Giter Site home page Giter Site logo

Comments (8)

maleadt avatar maleadt commented on June 24, 2024 1

Ah, so even setindex can trigger the GC... That would explain this deadlock, which is a separate issue #685, but not the CURAND failures. I'll have a look at fixing the former, for which this backtrace is very helpful.

from cuarrays.jl.

maleadt avatar maleadt commented on June 24, 2024

Could you add a call to CUDAdrv.synchronize() before the failing CURAND API call, e.g. in curandGenerateSeeds, to see if we can capture that preexisting failure?

from cuarrays.jl.

marius311 avatar marius311 commented on June 24, 2024

I tried both

@checked function curandGenerateSeeds(generator)
    initialize_api()
    CUDAdrv.synchronize()
    @runtime_ccall((:curandGenerateSeeds, libcurand()), curandStatus_t,
                   (curandGenerator_t,),
                   generator)
end

and

@checked function curandGenerateSeeds(generator)
    CUDAdrv.synchronize()
    initialize_api()
    @runtime_ccall((:curandGenerateSeeds, libcurand()), curandStatus_t,
                   (curandGenerator_t,),
                   generator)
end

and I still get the same error / stack trace, although anecdotally it seems like it takes a little longer to trigger (might just be in my head). Is that what you meant?

from cuarrays.jl.

maleadt avatar maleadt commented on June 24, 2024

Yes, but sadly it doesn't catch anything. I wonder why CURAND thinks there's a preexisting failure then.

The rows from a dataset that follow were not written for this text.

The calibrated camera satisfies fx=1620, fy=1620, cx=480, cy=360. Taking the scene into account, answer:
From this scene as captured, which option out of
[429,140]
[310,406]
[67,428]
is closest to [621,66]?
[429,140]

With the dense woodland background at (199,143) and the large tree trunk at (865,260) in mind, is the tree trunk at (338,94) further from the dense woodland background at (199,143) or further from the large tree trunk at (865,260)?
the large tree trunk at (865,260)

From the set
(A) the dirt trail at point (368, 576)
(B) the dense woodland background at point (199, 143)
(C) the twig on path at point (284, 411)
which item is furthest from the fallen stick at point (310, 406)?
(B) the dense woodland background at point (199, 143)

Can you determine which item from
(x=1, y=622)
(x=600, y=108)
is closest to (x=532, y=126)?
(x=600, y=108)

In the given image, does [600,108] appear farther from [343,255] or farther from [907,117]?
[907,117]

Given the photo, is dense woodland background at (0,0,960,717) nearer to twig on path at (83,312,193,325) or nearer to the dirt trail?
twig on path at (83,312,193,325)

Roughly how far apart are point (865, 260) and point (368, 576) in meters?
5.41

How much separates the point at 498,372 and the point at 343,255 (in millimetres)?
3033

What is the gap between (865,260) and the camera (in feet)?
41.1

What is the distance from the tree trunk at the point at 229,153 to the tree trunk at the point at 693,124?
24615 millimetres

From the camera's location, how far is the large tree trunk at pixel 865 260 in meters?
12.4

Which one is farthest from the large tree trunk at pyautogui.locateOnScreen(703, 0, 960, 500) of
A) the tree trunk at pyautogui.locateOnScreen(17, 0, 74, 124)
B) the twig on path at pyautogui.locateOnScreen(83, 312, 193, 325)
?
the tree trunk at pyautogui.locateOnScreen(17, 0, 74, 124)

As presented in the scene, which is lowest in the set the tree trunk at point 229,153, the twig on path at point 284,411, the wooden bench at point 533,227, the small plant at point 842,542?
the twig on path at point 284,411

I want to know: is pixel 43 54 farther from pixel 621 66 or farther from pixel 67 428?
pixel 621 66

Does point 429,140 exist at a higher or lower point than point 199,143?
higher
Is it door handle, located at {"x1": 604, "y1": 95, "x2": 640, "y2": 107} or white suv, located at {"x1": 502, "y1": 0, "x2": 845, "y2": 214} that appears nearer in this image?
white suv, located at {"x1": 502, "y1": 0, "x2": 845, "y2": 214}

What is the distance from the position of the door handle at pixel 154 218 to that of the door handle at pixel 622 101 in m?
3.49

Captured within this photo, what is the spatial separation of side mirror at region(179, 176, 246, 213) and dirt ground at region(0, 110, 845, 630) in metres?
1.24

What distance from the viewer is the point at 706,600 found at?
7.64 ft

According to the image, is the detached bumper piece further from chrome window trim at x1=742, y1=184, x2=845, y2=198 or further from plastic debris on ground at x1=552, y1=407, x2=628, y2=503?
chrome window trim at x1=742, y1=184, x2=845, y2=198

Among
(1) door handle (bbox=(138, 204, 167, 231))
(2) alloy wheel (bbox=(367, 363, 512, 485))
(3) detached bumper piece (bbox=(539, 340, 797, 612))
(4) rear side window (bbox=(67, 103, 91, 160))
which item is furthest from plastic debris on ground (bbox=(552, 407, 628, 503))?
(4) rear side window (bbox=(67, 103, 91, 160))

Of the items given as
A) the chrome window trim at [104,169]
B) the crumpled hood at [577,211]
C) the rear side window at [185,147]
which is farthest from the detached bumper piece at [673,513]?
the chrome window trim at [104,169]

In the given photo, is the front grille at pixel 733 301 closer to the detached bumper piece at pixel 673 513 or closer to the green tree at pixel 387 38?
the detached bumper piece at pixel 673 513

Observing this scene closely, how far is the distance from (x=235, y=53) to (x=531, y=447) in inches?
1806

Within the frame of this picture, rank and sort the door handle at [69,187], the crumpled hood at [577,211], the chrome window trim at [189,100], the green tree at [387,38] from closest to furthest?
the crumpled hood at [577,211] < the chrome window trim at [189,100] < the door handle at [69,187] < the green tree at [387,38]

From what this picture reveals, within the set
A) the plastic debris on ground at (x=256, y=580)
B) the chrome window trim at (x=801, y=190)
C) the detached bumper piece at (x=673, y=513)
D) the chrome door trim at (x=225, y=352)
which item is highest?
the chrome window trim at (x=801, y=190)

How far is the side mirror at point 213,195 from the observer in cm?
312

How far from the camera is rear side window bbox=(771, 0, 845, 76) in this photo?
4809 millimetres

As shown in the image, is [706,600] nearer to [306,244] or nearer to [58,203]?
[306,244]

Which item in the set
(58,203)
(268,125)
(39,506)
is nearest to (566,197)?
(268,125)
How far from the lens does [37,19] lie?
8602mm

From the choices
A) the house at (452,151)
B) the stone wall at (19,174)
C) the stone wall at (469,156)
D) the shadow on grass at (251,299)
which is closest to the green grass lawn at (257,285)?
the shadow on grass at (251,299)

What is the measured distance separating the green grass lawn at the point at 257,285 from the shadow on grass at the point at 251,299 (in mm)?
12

Bisecting would be useful. Due to the coupling between CuArrays/CUDAnative/GPUArrays you'll probably have to use the Manifest that's part of CuArrays (only a few commits don't work, you can bisect skip those).

from cuarrays.jl.

marius311 avatar marius311 commented on June 24, 2024

Ok, bisected it to this being the first bad commit: 65a35b1

I checked a couple of times and I'm pretty sure this is it.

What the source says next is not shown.